Ok, all you're saying is you don't like the sort implementation. STL certainly provides you the flexibility to create an algorithm with a different sort implementation. If you're saying blindly using STL sort is a bad idea, I agree. In fact, I find that 99% of the time if I need something sorted, a vector is the wrong container to start with. Regardless, if you have code that proves that your mechanism is 150ms and the STL version is ridiculously slow, then post it, and I'm sure we can analyze it and tell you what you're doing differently and how to use STL more efficiently.
Quote:Original post by Antheus
Quote:Original post by Codeka
Are you telling me you don't use a profiler when doing performance analysis? If not a profiler then what? How do you know "Implementation A" is faster or slower than "Implementation B" if you don't profile?
It depends where one is standing. It is also the crux of this "Foo is slow". Also the basis for engineering, and the reason why Linux will not become desktop OS and why Twitter made it big and all other absurdities that seem to permeate the computing world.
I agree with you, but when you're talking about using std::vector (etc) vs. rolling your own, you can't conclude that one is faster than the other without profiling the specific circumstances.
Quote:Original post by thatguyfromthething
People think that the compiler has some magic ability to go in and do wonders and that somehow with the stl that it's even better and these super advanced programmers (who mainly wrote this code 15+ years ago)
Point me to a current compiler that uses a code generator not improved upon in the last 15 years. Among other objections to your statement, many code generators for amd64 have only been written in the last 5 years.
Quote:have some secret mojo no one else does.
They have domain-specific knowledge generally restricted to language designers, hardware engineers and the like, which most of the rest of us *don't* have. If you are up to date on the intricacies of modern cache architecture and instruction-level parallelism, good for you.
Quote:
Quote:It's certainly not possible without having a profiler

Profiler is another misconception, it's like saying you need a debugger to figure out bugs. It's just raw data, it catches things that amount to mistakes but it really tells you very little. Like the debugger, it is easy to misuse as a crutch that negates actual thought - it's not there to debug logic, but to catch simple mistakes and that's it.
If you are honestly claiming that attempting to solve a problem without reference to the relevant data is a sensible idea, then you open yourself to ridicule. I give you the opportunity to clarify what you meant there...
Quote:
Quote:and it's amazing how many people who haven't written line 1 of their software are spending their time thinking about how to optimise things.
Well sure, it is always the case you can preoptimize things.
And 99% of the time, you will be optimising the wrong thing. remember the rule: 10% of the code takes 90% of the execution time. A profiler allows you to identify the 10%, but you can't do that until you write at least a prototype of the code.

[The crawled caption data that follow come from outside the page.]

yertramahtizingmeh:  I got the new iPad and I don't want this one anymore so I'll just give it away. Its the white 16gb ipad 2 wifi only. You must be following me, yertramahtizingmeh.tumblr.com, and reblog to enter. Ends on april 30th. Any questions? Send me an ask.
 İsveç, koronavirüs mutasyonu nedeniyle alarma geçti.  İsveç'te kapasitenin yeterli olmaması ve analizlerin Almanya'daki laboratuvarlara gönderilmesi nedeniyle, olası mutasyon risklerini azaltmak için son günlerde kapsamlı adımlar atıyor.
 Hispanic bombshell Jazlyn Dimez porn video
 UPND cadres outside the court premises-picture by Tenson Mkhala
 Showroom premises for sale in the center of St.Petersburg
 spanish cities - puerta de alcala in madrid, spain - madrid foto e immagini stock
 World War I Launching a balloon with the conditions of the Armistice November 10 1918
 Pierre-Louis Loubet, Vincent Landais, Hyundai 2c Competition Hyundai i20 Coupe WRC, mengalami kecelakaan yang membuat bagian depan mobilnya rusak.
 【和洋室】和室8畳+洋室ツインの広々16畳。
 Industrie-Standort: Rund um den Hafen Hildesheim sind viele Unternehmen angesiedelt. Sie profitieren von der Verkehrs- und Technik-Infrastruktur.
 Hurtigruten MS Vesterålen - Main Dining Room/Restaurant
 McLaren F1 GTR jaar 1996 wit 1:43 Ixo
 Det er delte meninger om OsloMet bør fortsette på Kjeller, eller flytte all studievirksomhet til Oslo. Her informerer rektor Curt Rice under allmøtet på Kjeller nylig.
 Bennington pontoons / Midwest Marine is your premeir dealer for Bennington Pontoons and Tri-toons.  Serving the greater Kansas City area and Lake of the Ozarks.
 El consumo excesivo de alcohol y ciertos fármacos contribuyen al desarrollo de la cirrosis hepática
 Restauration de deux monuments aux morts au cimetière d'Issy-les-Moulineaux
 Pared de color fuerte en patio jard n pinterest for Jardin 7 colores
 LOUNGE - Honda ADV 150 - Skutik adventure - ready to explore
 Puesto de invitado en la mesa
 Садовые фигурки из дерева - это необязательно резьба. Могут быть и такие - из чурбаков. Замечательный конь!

You can legitimately make algorithmic optimisations ahead of time, but even here you want make sure you are actually working on a bottleneck.
Quote:It's also easy to assume everyone on a site like this is a 15 year old game enthusiast or a college student but that's not necessarily the case and I'd bet there are also some of the best programmers in the world hanging around.
Contrary to popular myth, the best programmer is not the programmer who writes the best code. Rather, the best programmer is the programmer who delivers software conforming to project specifications, on or before the project deadline.

With that in mind, any optimisation beyond the project requirements is wasted time, and time is money. Optimising the wrong part of the application (because you didn't run the profiler) is even worse, because not only have you wasted time and money, but you likely still have to optimise the right part of the program.
Quote:Most programs don't need to worry a lot about code size or performance... most programs don't need to be written in C++.
This is the truest statement in this thread - Kudos.
Quote:It's easy to get gigabytes of object files in C++, though.
Sure, in Debug mode. But then again, most hard drives are hundreds of gigabytes these days, and release mode is generally on the order of 100x smaller...
Quote:People drop to c array because of performance, not size. I said nothing about resizing. You can also preallocate a vector, but that's not the real issue.
Are you claiming that a pre-allocated std::vector performs worse than a malloc'd array? If so, are you willing to put your money where your mouth is, and demonstrate reproducible benchmarks to prove this claim?
Quote:How would ten years passing have changed how stl works? Most of stlport was written 15+ years ago and has not changed a whit as far as I can tell in that time
The underlying compilers have improved drastically in that time. The standard library doesn't do anything particularly unusual or tricky - quite the opposite, it is very straightforward and efficient C++. Compiler improvements translate to direct performance improvements in standard library elements.
Quote:optimal code today has changed dramatically because hardware has changed dramatically.
Really? I would like you to supply a concrete reference for this.

In certain specific areas this is true, for instance the PS3 with its unusual Cell architecture. In most other areas, the only change in writing optimal code has been moving away from C++ (because C++ isn't a good fit for something like Google's cluster).
Quote:But you can be pretty sure that somewhere in those programs there's a lot of work that went into various data structures.
A lot of work went into, and continues to be put into, both the standard library and boost. Are you claiming there wasn't?
Quote:Add about a million to the vector, then sort it and see how long that takes to complete(for comparison, I can run the same code with my own implementation in about 150ms).
Again, reproducible benchmarks, or it didn't happen. If you are making a comparative performance claim, handwaving is not sufficient.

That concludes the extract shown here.